Safest your kids will ever be, is right there in your belly.

The days are long, but the years are short.

Just wait ’til she’s a teenager, she’s gonna hate you.

You’re going to miss this.

It’ll be over in a blink.

I’d like to think that I was somewhat graceful in how I received these things, at least on the outside, though I’m sure an occasional lip snarl was visible. As the years have gone by, faster than even those strangers promised, I find myself reconsidering what they said. I soften, toward them and toward the inevitable ways we resist the advice of those further down the path. Wisdom tickles at my own lips as people around me lift a toe toward ground I’ve trod. I hold back, but only barely.

I come home and think that I should remember those words, I should heed the advice of people intimate with just how quickly one day becomes I should have. I have the best of intentions, but even the best intentions can fall victim to the cumulative weight of 8 hours of being pelted by one thing or another. When the trek from the driveway to the mudroom has the ability to spark squabbles between the girls over, from what I can tell, absolutely nothing and when the dog vies desperately for my attention when all I want, for-the-love-of-all-that-is-good, is a moment to finally pee, I wonder if my priorities are completely out of whack. Defeated, frustrated and frozen because I just want the chance to pee after unreasonably setting aside that most basic need to take another meeting.

This moment, which doesn’t happen every day, makes me feel the deepest kind of shame. I chose everything that I have—daughters, business, people who love me. How dare I wish for those things to fall away entirely so that I can what, go to the bathroom and then linger to obsess over my deepening 11 wrinkle?

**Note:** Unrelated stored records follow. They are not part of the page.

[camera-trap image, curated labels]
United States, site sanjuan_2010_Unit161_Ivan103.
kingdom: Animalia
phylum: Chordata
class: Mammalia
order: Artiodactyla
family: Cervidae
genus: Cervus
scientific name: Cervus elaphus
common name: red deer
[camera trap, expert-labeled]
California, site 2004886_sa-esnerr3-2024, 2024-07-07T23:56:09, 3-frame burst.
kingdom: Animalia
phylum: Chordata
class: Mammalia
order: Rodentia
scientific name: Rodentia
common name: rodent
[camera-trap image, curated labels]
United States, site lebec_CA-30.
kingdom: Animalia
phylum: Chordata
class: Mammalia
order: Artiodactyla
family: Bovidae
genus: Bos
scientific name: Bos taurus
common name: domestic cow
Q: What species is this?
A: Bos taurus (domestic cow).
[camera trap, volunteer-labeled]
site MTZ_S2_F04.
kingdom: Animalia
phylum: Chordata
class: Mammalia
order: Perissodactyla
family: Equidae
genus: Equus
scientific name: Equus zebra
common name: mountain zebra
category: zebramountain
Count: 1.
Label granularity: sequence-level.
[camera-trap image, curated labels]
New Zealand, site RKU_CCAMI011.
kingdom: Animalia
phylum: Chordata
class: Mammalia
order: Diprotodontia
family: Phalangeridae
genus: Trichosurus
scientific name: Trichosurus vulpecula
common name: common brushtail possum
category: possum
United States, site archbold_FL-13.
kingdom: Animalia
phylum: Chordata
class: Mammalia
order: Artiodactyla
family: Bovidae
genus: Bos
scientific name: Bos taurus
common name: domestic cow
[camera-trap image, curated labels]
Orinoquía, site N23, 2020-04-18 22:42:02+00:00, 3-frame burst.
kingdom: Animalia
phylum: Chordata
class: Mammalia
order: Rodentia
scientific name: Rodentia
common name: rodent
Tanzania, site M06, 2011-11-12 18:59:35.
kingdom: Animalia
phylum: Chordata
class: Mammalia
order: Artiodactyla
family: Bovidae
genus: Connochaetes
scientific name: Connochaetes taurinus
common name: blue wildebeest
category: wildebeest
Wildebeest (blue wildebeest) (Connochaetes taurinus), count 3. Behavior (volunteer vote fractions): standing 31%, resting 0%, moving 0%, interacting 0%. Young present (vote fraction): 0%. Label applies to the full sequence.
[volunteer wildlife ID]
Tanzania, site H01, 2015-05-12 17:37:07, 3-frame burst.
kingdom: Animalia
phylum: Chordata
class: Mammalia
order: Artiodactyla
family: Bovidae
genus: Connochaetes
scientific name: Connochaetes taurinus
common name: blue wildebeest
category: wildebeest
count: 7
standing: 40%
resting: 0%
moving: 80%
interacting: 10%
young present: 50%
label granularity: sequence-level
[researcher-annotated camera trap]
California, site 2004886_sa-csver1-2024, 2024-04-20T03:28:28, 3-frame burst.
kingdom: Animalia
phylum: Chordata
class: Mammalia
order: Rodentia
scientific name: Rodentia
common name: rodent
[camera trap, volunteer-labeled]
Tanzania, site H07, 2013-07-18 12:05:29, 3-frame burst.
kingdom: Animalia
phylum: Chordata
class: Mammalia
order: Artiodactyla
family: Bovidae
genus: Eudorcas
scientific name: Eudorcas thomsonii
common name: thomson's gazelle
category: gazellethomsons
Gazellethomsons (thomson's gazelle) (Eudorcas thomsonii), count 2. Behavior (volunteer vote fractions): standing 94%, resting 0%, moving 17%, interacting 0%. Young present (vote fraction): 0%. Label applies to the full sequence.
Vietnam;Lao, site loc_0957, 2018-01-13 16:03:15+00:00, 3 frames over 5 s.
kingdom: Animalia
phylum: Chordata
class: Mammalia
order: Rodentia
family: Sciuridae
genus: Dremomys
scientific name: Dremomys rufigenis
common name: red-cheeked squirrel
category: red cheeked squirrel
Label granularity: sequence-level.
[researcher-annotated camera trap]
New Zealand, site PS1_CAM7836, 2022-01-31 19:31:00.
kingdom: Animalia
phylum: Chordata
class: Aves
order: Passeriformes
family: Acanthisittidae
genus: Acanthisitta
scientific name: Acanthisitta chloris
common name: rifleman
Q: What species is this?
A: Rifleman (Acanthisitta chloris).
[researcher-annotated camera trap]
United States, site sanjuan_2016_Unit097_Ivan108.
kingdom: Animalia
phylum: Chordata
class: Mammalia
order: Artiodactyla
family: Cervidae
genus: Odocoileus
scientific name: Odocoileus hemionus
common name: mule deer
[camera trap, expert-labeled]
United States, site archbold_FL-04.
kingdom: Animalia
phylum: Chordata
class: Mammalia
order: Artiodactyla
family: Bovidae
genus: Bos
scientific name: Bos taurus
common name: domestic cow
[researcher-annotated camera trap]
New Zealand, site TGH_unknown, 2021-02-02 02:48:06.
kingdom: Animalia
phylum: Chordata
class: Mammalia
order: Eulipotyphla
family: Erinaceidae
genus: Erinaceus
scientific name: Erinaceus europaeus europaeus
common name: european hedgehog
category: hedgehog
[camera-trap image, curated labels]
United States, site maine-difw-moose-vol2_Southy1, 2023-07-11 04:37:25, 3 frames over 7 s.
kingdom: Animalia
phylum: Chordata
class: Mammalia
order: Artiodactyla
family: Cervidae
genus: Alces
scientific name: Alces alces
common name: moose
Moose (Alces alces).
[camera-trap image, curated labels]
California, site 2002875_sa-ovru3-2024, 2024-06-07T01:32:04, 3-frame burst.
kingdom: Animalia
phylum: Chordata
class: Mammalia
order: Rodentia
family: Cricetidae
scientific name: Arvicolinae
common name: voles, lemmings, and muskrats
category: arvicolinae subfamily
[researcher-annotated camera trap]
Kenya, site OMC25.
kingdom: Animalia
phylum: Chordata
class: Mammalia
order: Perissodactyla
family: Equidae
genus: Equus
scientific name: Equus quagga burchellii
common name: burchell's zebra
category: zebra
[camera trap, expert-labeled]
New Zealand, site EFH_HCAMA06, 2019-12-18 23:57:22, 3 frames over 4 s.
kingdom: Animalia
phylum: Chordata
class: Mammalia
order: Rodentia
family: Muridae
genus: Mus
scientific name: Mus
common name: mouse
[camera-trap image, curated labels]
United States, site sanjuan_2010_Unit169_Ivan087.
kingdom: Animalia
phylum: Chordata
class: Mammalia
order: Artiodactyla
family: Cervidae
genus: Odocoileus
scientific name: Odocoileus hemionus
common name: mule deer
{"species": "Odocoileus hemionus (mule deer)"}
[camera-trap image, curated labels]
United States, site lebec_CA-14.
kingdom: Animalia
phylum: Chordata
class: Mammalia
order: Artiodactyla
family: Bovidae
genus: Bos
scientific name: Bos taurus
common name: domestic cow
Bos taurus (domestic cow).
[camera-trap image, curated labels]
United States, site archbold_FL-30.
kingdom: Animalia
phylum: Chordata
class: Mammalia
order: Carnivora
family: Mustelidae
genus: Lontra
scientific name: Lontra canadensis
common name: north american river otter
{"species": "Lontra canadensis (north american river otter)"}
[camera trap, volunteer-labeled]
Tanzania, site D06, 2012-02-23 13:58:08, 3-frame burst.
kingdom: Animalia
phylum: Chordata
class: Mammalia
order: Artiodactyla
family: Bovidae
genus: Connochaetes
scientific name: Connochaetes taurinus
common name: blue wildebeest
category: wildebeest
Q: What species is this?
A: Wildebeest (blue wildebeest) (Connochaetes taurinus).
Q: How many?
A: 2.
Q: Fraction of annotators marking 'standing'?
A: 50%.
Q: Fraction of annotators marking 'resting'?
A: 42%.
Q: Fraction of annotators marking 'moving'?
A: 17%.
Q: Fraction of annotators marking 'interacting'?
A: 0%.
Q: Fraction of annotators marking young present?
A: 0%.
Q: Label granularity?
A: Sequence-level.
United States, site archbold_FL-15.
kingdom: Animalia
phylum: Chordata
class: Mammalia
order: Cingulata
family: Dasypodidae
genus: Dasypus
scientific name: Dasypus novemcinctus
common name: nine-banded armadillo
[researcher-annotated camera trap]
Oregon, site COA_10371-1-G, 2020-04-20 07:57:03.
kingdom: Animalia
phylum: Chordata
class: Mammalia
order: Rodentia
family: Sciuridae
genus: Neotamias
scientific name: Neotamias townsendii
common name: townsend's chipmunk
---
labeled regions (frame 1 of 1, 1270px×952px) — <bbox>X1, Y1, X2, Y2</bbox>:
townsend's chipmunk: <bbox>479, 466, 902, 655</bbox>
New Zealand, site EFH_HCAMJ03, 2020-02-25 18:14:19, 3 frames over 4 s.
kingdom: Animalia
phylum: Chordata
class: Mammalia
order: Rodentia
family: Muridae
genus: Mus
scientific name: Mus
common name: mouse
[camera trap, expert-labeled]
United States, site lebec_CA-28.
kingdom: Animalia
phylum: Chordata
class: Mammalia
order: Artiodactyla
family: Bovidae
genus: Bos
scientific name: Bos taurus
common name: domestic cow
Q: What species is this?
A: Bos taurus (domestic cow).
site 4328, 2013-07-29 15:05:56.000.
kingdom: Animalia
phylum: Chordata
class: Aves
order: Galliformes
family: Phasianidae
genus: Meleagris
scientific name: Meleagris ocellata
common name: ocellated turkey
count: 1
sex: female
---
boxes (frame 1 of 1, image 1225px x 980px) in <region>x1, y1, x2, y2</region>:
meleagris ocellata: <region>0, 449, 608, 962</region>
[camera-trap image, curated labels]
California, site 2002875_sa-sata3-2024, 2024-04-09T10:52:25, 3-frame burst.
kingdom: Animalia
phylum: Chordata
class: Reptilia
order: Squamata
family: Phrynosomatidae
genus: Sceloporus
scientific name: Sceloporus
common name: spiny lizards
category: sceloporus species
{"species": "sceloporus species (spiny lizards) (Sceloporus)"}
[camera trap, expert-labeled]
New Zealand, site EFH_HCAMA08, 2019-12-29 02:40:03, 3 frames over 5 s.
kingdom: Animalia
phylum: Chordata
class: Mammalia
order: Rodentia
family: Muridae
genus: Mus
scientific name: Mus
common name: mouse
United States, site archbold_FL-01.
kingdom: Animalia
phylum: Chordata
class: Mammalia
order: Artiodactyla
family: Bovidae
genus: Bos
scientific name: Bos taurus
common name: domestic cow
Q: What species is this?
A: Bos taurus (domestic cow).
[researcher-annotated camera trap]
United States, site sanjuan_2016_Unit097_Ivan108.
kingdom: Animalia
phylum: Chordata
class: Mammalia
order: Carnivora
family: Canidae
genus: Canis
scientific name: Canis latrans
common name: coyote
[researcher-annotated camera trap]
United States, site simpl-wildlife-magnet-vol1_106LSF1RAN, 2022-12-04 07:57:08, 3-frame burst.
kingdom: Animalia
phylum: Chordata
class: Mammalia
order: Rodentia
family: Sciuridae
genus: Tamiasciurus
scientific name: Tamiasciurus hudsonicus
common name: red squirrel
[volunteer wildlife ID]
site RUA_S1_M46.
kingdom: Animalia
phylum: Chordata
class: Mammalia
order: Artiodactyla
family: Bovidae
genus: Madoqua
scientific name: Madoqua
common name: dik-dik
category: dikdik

Yesterday I was in the blurry moments of transition, when I leave the office to meet the bus, but my responsibilities don’t end—emails still come through, calls flash on my phone. I was about to close my laptop when I saw the news about Boston. I didn’t at first know what it really meant, so often do horrifying headlines flash from the screen. I clicked and began to understand. I thought back to Sean and Ave at Fewnway on Saturday, then I thought back to September 11th 2001 and being on our way to Logan. I thought of Newtown, of Ransom, and of Dawn, I thought back to my accident, and I felt everything slip away.

I tried to understand what it was, but the best I could do was sense a letting go, detachment coursing through me. Again. Like unwanted wisdom from the universe. Doesn’t matter how good. Doesn’t matter how pure. Lives will end, abruptly and without notice. Moms will die. Sons will die. Senseless tragedy will strike even as you feel as if you are still grieving from the last time.

What is the lesson?

…to anticipate inevitable loss?

…be grateful for every moment?

…to hate those who do evil?

…to lift up those focused on good?

I want this time to be different. I want to remember what has happened and be conscious of my blessings in every moment. I have no doubt that I’ll try. I’ll continue lingering over my sleeping girls, I’ll be kind to those around me, and strive to focus more on good than evil. I hope I will always be surprised when evil visits, just as I hope I’ll have the discipline to focus on the very good things that exist in the world but don’t hold the headlines quite so long.

I suppose this is all a longwinded way of saying that perhaps the pearls people try to give us, no matter how crudely, are in fact gifts. Just as life is, in each moment, whether we are aware of it or not, a beautiful thing.

Be tender to all those you meet, because as the saying goes, everyone you meet is fighting a hard battle.